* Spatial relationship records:
========

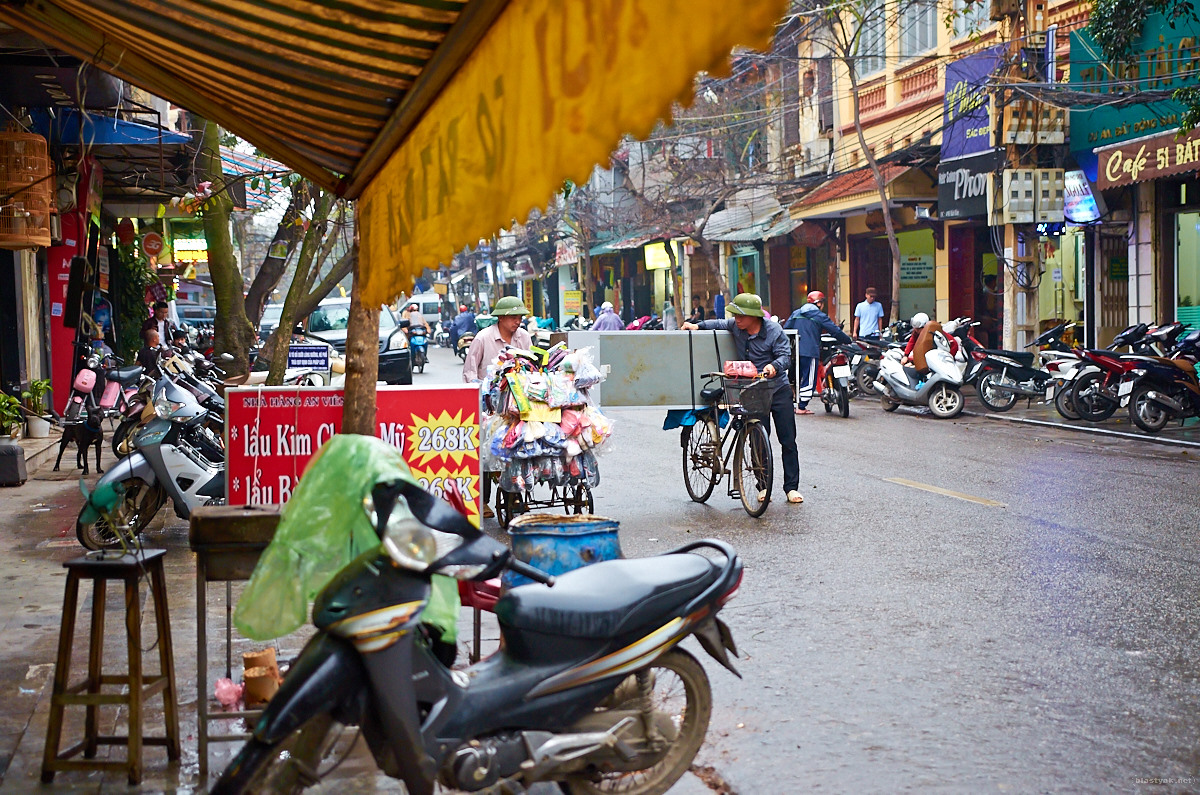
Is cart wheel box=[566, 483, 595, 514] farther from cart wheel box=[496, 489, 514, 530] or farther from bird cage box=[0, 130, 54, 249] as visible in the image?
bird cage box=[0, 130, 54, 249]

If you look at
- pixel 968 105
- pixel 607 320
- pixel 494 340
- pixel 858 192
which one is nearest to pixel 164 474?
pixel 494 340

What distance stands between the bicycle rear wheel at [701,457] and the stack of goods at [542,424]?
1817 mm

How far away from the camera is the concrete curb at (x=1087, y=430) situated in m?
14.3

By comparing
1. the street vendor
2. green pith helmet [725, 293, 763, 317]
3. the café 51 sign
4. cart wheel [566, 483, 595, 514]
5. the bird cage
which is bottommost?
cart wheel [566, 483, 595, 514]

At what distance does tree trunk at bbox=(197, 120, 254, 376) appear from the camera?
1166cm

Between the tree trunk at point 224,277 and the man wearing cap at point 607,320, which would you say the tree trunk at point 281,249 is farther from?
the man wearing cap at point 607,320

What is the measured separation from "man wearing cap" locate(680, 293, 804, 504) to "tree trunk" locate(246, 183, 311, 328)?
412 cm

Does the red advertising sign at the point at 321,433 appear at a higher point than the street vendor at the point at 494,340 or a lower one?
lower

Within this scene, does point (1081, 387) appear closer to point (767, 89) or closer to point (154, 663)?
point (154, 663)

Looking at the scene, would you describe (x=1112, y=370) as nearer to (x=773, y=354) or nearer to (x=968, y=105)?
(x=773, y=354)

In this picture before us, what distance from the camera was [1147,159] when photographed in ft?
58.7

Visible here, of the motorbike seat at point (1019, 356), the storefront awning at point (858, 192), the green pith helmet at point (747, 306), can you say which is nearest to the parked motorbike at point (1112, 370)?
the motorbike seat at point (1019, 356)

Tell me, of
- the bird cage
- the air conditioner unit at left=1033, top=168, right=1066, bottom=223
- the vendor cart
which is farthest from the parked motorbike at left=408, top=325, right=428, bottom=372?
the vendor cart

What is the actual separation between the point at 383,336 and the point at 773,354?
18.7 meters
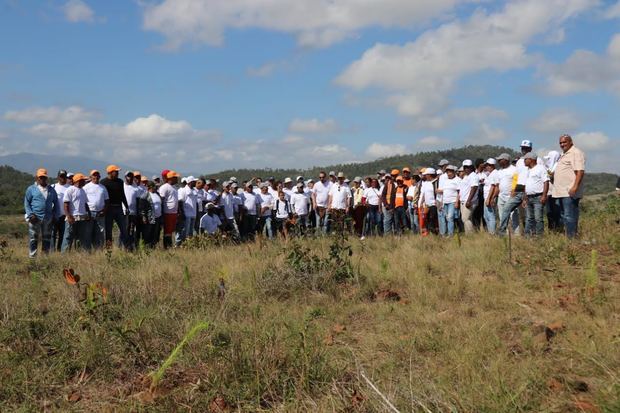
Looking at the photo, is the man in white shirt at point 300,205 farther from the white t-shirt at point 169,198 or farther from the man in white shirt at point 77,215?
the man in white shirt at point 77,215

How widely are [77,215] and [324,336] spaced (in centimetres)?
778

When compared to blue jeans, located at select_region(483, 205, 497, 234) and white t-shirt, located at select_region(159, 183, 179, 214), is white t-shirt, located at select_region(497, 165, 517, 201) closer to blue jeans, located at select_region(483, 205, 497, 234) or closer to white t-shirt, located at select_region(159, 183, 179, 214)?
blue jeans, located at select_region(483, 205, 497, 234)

========

* PROBLEM TO WORK ON: Leave out the pictures and restate everything else word for word.

* SOLUTION TO THIS EXERCISE:
Is cart wheel box=[566, 483, 595, 514] farther from cart wheel box=[496, 489, 514, 530] or farther from bird cage box=[0, 130, 54, 249] as visible in the image?
bird cage box=[0, 130, 54, 249]

If you look at
- pixel 968 105
- pixel 607 320
- pixel 494 340
- pixel 858 192
which one is nearest to pixel 164 474?
pixel 494 340

What distance stands between the bicycle rear wheel at [701,457] and the stack of goods at [542,424]?
1817 mm

How far away from the camera is the concrete curb at (x=1087, y=430) situated in m?
14.3

By comparing
1. the street vendor
2. green pith helmet [725, 293, 763, 317]
3. the café 51 sign
4. cart wheel [566, 483, 595, 514]
5. the bird cage
which is bottommost?
cart wheel [566, 483, 595, 514]

At what distance does tree trunk at bbox=(197, 120, 254, 376) appear from the camera?
1166cm

Between the tree trunk at point 224,277 and the man wearing cap at point 607,320, which would you say the tree trunk at point 281,249 is farther from?
the man wearing cap at point 607,320

What is the measured separation from "man wearing cap" locate(680, 293, 804, 504) to "tree trunk" locate(246, 183, 311, 328)?
412 cm

Does the red advertising sign at the point at 321,433 appear at a higher point than the street vendor at the point at 494,340 or a lower one?
lower

Within this scene, does point (1081, 387) appear closer to point (767, 89) or closer to point (154, 663)?
point (154, 663)

Looking at the scene, would you describe (x=1112, y=370) as nearer to (x=773, y=354) or nearer to (x=968, y=105)?
(x=773, y=354)

In this picture before us, what distance from the camera was [1147,159] when photographed in ft?
58.7

Visible here, of the motorbike seat at point (1019, 356), the storefront awning at point (858, 192), the green pith helmet at point (747, 306), can you say which is nearest to the parked motorbike at point (1112, 370)?
the motorbike seat at point (1019, 356)

Tell me, of
- the bird cage
- the air conditioner unit at left=1033, top=168, right=1066, bottom=223
- the vendor cart
which is farthest from the parked motorbike at left=408, top=325, right=428, bottom=372?
the vendor cart

What is the actual separation between the point at 383,336 and the point at 773,354?
18.7 meters
Looking at the photo, is the man in white shirt at point 300,205 farther from the white t-shirt at point 169,198 or farther from the man in white shirt at point 77,215?
the man in white shirt at point 77,215

How widely are [77,215] and [324,336] spaced (in centimetres)?
778

When compared to blue jeans, located at select_region(483, 205, 497, 234) and white t-shirt, located at select_region(159, 183, 179, 214), is white t-shirt, located at select_region(497, 165, 517, 201) closer to blue jeans, located at select_region(483, 205, 497, 234) or closer to white t-shirt, located at select_region(159, 183, 179, 214)?
blue jeans, located at select_region(483, 205, 497, 234)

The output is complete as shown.